--- Problem set ---
a – In the Sinclair Community College memo, what policy was used to put limits on certain campus activities?
b – Translate this sentence from the Sinclair Community College memo into Spanish: "No doubt you have heard that Sinclair Community College is under assault by an extremist outside agitation group known as FIRE."
c – Extend the Sinclair Community College memo from its last sentence, keeping its voice.

--- Text section ---
MEMORANDUM
TO: SINCLAIR COMMUNITY COLLEGE FACULTY, STAFF, AND SECURITY OFFICERS
FROM: PRESIDENT STEVEN L. JOHNSON
RE: SCC POLICY AGAINST AGITATION AND USE OF WEAPONS ON CAMPUS
Dear Sinclair Community College team,
No doubt you have heard that Sinclair Community College is under assault by an extremist outside agitation group known as FIRE. The very name of this organization suggests — and inflicts — lawlessness and violence.
This disruptive FIRE group has been given aid and comfort by certain dissident, potentially violent, and questionably stable Sinclair students. Somebody is going to have THEIR accounts checked very carefully at the bursar, let me tell you, and there is going to be some VERY pointed sharing at Resident Education Circle Learning Time. These for-now students have filed suit against Sinclair, aided and abetted by fundamentalist jihadists at the Thomas More Society, which openly supports views in direct contravention to our Community Differences Statement.
As difficult as it is to believe, these students and outside agitator groups — dangerous religious extremists all of them — oppose my efforts to keep you, the Sinclair Community, safe. In the interests of good order, harmonious discourse, correct thinking, and public safety, we have enacted reasonable and prudent restrictions on certain campus activities through our Campus Access Policy. More specifically, we have banned the weaponized expression disingenuously known as "leaflets" and "protest signs."
Though this has resulted in some controversy, I stand firmly behind what I said to the media about my commitment to safety in an increasingly dangerous America:
But Johnson said the police “have the latitude to make decisions about those things that would affect the safety and security of the situation,” including banning signs.
Colleges have an obligation to protect students, employees and visitors in an era when acts of domestic terrorism have captured headlines, said Johnson. Concerns about campus violence have spiked, he said, since the 1999 massacre at Columbine High School in Colorado and the 2007 Virginia Tech shootings in which 33 people died.

--- Provided data ---
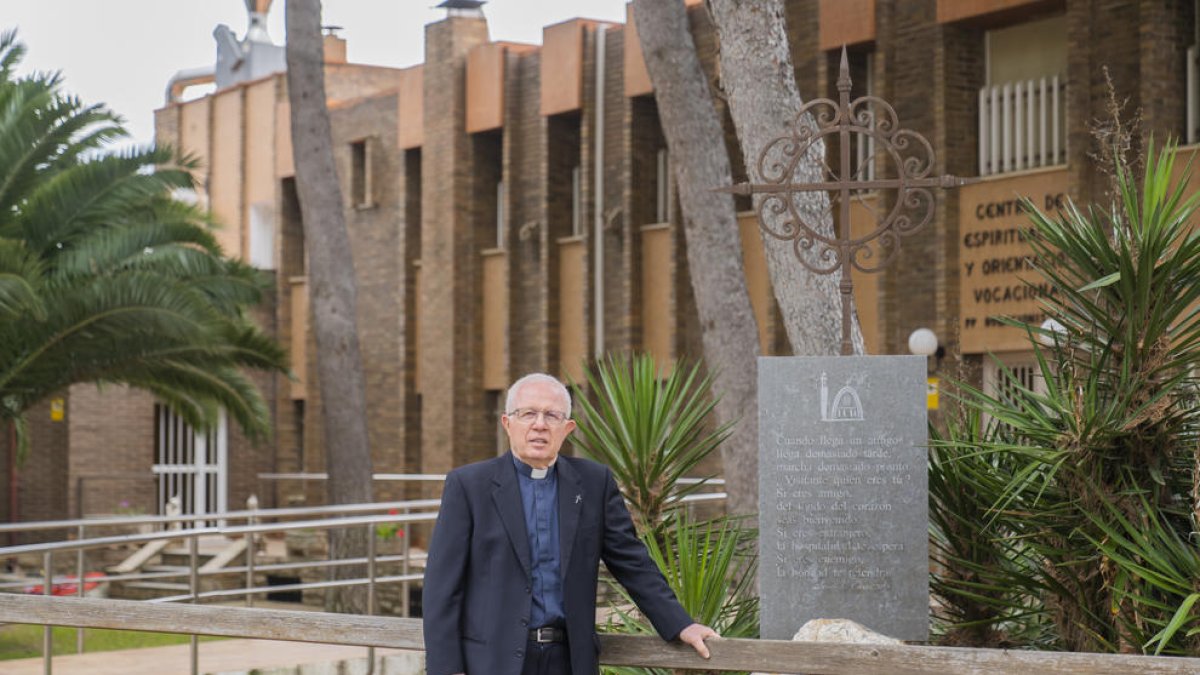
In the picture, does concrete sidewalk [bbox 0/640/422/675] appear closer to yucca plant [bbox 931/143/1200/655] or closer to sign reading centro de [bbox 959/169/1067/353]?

--- Results of the tasks ---
a – The Campus Access Policy.

b – Sin duda ustedes han oído que Sinclair Community College está siendo atacado por un grupo extremista de agitación externa conocido como FIRE.

c –
Columbine caught the attention of educational institutions nationwide, Johnson said, serving as a 9/11 to campuses everywhere. “And Virginia Tech was the second 9/11.”
Although Johnson said he can’t imagine how “words on (a) sign would make a person unsafe,” he did say protest signs could be used as weapons.
“It has nothing to do with what was printed on those objects,” he said, “but what those objects could be used for.”
Some critics suggest that my comparisons to Columbine, Virginia Tech, and 9/11 are excessive, melodramatic, and even unbalanced. These skeptics do not enjoy the sort of perspective that prolonged exposure to academia can imbue upon an open mind. My good friend and colleague Chuck Sorenson understands — we administrators and professors have the obligation to protect the learning environment from any threats, even threats that cannot be detected without years of careful study, ovular discussion, and group therapy.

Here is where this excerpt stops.